Given instruction ▸ Go through the listing and write out all of it exactly.

★ ★ ★ ★ ★ ★ ★

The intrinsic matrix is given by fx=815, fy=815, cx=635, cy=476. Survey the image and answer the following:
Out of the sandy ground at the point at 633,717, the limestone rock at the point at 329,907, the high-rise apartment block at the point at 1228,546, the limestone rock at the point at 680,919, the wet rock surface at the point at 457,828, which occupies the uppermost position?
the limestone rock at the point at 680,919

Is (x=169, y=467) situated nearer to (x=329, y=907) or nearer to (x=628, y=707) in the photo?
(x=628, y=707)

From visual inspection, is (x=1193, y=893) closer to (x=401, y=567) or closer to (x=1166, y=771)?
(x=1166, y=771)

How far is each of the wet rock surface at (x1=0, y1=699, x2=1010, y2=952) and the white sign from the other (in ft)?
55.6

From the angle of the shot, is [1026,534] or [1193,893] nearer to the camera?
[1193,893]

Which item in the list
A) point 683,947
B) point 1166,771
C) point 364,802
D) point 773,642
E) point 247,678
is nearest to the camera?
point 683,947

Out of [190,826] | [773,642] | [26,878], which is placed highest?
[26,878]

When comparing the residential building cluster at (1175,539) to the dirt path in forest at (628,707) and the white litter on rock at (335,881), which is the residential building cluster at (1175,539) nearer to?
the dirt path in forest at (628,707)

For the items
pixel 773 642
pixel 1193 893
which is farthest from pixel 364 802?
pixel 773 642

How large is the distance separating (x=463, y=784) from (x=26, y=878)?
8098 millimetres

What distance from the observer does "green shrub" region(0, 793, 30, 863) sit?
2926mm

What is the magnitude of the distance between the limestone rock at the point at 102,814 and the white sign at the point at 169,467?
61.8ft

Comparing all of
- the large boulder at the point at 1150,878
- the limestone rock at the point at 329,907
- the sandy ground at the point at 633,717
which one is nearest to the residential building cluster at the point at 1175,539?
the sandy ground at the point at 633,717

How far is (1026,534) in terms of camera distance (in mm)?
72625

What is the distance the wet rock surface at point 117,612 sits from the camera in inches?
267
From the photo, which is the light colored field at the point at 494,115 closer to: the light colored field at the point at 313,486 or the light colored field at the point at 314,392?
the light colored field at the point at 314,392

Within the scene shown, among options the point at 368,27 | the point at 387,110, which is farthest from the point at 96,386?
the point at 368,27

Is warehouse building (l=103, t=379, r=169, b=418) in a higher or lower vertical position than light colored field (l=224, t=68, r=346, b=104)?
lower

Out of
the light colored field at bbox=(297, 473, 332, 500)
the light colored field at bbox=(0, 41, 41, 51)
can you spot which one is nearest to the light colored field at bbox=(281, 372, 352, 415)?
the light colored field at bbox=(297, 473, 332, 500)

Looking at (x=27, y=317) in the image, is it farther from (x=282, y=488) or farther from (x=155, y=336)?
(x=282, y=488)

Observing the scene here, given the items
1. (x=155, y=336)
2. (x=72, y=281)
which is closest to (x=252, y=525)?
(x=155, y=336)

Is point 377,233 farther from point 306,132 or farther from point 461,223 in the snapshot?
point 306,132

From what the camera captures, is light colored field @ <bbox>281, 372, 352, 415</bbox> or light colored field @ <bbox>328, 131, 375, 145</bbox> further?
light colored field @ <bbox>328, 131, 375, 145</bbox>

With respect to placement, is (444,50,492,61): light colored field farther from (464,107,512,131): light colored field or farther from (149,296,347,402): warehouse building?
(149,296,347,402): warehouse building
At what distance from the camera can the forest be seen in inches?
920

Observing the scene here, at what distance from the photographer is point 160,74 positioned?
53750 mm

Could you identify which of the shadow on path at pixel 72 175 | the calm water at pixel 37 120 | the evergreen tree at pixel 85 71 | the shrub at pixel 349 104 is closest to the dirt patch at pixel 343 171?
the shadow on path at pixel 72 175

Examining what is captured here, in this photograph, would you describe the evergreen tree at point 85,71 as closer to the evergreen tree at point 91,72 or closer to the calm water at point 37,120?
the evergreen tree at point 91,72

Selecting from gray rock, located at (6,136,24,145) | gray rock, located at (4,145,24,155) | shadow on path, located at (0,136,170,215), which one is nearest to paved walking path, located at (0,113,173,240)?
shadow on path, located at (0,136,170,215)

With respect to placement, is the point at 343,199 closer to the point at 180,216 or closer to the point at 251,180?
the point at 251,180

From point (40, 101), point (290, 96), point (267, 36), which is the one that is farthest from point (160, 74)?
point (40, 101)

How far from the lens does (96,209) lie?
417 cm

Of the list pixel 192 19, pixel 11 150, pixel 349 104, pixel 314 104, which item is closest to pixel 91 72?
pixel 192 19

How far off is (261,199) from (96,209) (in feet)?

★ ★ ★ ★ ★ ★ ★

Task response ▸
The intrinsic matrix is given by fx=815, fy=815, cx=635, cy=476. Survey the image and answer the following:
Out of the sandy ground at the point at 633,717, the limestone rock at the point at 329,907, the high-rise apartment block at the point at 1228,546, the limestone rock at the point at 680,919, the wet rock surface at the point at 457,828, which occupies the uppermost position?
the limestone rock at the point at 680,919

Is (x=169, y=467) situated nearer to (x=329, y=907) or nearer to (x=628, y=707) in the photo?
(x=628, y=707)

From visual inspection, is (x=1193, y=893) closer to (x=401, y=567) or closer to (x=1166, y=771)?
(x=1166, y=771)

How far is each of the wet rock surface at (x1=0, y1=699, x2=1010, y2=952) and the white sign from the other (in ft)?
55.6

From the angle of the shot, is [1026,534] or [1193,893] nearer to the camera?
[1193,893]

Which item in the list
A) point 683,947
B) point 1166,771
C) point 364,802
D) point 773,642
E) point 247,678
is nearest to the camera?
point 683,947

Out of [190,826] | [773,642] | [26,878], which is placed highest?
[26,878]

When comparing the residential building cluster at (1175,539) to the dirt path in forest at (628,707) and the white litter on rock at (335,881), which is the residential building cluster at (1175,539) nearer to?
the dirt path in forest at (628,707)

For the items
pixel 773 642
pixel 1193 893
which is farthest from pixel 364 802?
pixel 773 642

How large is the distance separating (x=463, y=784) from (x=26, y=878)?
8098 millimetres

What distance from the observer does "green shrub" region(0, 793, 30, 863) sit?
2926mm

What is the magnitude of the distance between the limestone rock at the point at 102,814 and the white sign at the point at 169,467?
61.8ft

Comparing all of
- the large boulder at the point at 1150,878
- the limestone rock at the point at 329,907
- the sandy ground at the point at 633,717
which one is nearest to the residential building cluster at the point at 1175,539?
the sandy ground at the point at 633,717

How far is (1026,534) in terms of camera distance (in mm)?
72625

What is the distance the wet rock surface at point 117,612 sits from the camera in inches?
267
From the photo, which is the light colored field at the point at 494,115 closer to: the light colored field at the point at 313,486 or the light colored field at the point at 314,392?
the light colored field at the point at 314,392

Within the scene shown, among options the point at 368,27 | the point at 387,110, which is farthest from the point at 96,386?
the point at 368,27

Is warehouse building (l=103, t=379, r=169, b=418) in a higher or lower vertical position than light colored field (l=224, t=68, r=346, b=104)?
lower

Out of
the light colored field at bbox=(297, 473, 332, 500)
the light colored field at bbox=(0, 41, 41, 51)
can you spot which one is nearest to the light colored field at bbox=(281, 372, 352, 415)?
the light colored field at bbox=(297, 473, 332, 500)

Looking at (x=27, y=317) in the image, is it farther from (x=282, y=488) or farther from (x=155, y=336)?
(x=282, y=488)

Observing the scene here, given the items
1. (x=155, y=336)
2. (x=72, y=281)
which is closest to (x=252, y=525)?
(x=155, y=336)

Is point 377,233 farther from point 306,132 or farther from point 461,223 in the snapshot?
point 306,132

From what the camera captures, is light colored field @ <bbox>281, 372, 352, 415</bbox> or light colored field @ <bbox>328, 131, 375, 145</bbox> further?
light colored field @ <bbox>328, 131, 375, 145</bbox>

With respect to placement, is (444,50,492,61): light colored field farther from (464,107,512,131): light colored field or farther from (149,296,347,402): warehouse building?
(149,296,347,402): warehouse building
At what distance from the camera can the forest be seen in inches?
920

Observing the scene here, at what distance from the photographer is point 160,74 positioned?
53750 mm

Could you identify which of the shadow on path at pixel 72 175 | the calm water at pixel 37 120 | the evergreen tree at pixel 85 71 | the shrub at pixel 349 104 is closest to the dirt patch at pixel 343 171?
the shadow on path at pixel 72 175

Examining what is captured here, in this photograph, would you describe the evergreen tree at point 85,71 as closer to the evergreen tree at point 91,72 or closer to the calm water at point 37,120?
the evergreen tree at point 91,72

Selecting from gray rock, located at (6,136,24,145) | gray rock, located at (4,145,24,155) | shadow on path, located at (0,136,170,215), which one is nearest to paved walking path, located at (0,113,173,240)?
shadow on path, located at (0,136,170,215)

With respect to placement, is the point at 343,199 closer to the point at 180,216 or closer to the point at 251,180?
the point at 251,180

From point (40, 101), point (290, 96), point (267, 36), which is the one that is farthest from point (160, 74)?
point (40, 101)

How far from the lens does (96,209) lie?
417 cm

Of the list pixel 192 19, pixel 11 150, pixel 349 104, pixel 314 104, which item is closest to pixel 91 72?
pixel 192 19

How far off is (261,199) from (96,209) (in feet)?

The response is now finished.